An HSE inspector has criticised a company for not learning its lessons following the death of one of its employees.
Rubb Buildings Ltd had been contracted to dismantle a temporary airport hangar at Bristol International Airport. On 16 December 2006, Steven Watson and a colleague were using a cherry picker to remove the hangar’s PVC tarpaulin roof.
Mr Watson was given permission by his supervisor to step on to the roof and cut a hole in the tarpaulin. He was not wearing a harness and as he went to climb back on to the mobile work platform, he fell 30 feet through the section of the roof that he had cut away on to the concrete floor below. He died at the scene from internal injuries.
The HSE issued a Prohibition Notice against the firm on 20 December 2006 for failing to implement a safe system of work, and to stop workers gaining direct access to the roof of the hangar.

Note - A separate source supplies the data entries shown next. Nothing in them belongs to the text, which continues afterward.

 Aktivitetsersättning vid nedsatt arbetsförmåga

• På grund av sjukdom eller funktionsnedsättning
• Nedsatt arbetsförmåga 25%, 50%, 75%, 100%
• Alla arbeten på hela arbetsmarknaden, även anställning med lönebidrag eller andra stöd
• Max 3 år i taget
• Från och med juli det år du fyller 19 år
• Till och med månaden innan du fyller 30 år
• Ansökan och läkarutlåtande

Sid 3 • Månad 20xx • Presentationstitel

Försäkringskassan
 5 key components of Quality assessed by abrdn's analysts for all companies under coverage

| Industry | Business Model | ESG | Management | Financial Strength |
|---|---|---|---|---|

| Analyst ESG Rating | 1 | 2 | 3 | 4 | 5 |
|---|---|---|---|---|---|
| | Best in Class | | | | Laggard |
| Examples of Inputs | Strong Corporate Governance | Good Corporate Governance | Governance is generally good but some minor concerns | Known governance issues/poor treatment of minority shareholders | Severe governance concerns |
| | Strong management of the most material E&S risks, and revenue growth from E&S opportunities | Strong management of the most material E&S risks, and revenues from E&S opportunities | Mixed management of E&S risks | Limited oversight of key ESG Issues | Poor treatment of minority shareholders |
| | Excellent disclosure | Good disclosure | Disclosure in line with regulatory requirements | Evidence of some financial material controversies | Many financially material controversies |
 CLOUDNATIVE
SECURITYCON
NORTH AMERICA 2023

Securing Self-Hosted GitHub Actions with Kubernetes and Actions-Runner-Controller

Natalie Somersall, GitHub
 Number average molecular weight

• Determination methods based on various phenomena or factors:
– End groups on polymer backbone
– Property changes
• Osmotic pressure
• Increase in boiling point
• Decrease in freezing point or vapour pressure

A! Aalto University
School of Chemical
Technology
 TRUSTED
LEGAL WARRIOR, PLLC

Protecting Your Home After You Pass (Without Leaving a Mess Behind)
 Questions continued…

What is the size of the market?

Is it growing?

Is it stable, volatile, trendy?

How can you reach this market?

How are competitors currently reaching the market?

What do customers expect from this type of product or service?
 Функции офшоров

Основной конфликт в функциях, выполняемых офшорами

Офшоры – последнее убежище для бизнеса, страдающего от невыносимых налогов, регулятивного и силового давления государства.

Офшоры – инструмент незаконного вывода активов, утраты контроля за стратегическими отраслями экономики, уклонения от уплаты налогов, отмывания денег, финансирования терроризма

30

Inspectors stressed that Mr Watson should not have been allowed to access the roof at any time. He should have been instructed to cut the tarpaulin from the underside of the roof, while standing inside the cherry picker.
In January 2007, the company was contracted to erect a temporary hangar at Sellafield Nuclear power plant. But it was not allowed to start the job after the site’s principal contractor, the Kier Group, deemed that the firm’s method of work and equipment were unsuitable.
HSE inspector Steve Frain told SHP: “The principal contractor at Sellafield had no knowledge about the fatality at Bristol International Airport. It does not appear to me that Rubb Buildings had been proactive in learning the lessons from this tragic accident, despite receiving a letter from the HSE about its failings during the incident and being issued with a Prohibition Notice.”
Prosecuted in relation to the incident at Bristol Airport, Rubb Buildings appeared at Bristol Crown Court on 13 April and pleaded guilty to breaching s2(1) of the HSWA 1974. It was fined £100,000 and ordered to pay full costs of £48,795.
In mitigation, the firm said it had no previous convictions and had entered an early guilty plea. It has subsequently put in place a new system for managing PPE and reviewed its method statement.
Inspector Frain added: “Steven Watson should have been properly protected by Rubb Buildings Ltd, but instead he lost his life.
“The company failed in its duty to ensure there was a properly planned and supervised means of working. There should have been no need to work directly on the roof. Falls from height can be extremely serious risks and adequate safety measures must be in place to protect all workers in order to prevent tragic incidents, such as this.”
The principal contractor for the work at Bristol International Airport, Volkerfitzpatrick Ltd, was also prosecuted. It appeared at Bristol Magistrates’ Court on 13 October 2009 and pleaded guilty to s3(1) of the HSWA 1974. It was fined £6000 and ordered to pay £10,146 in costs.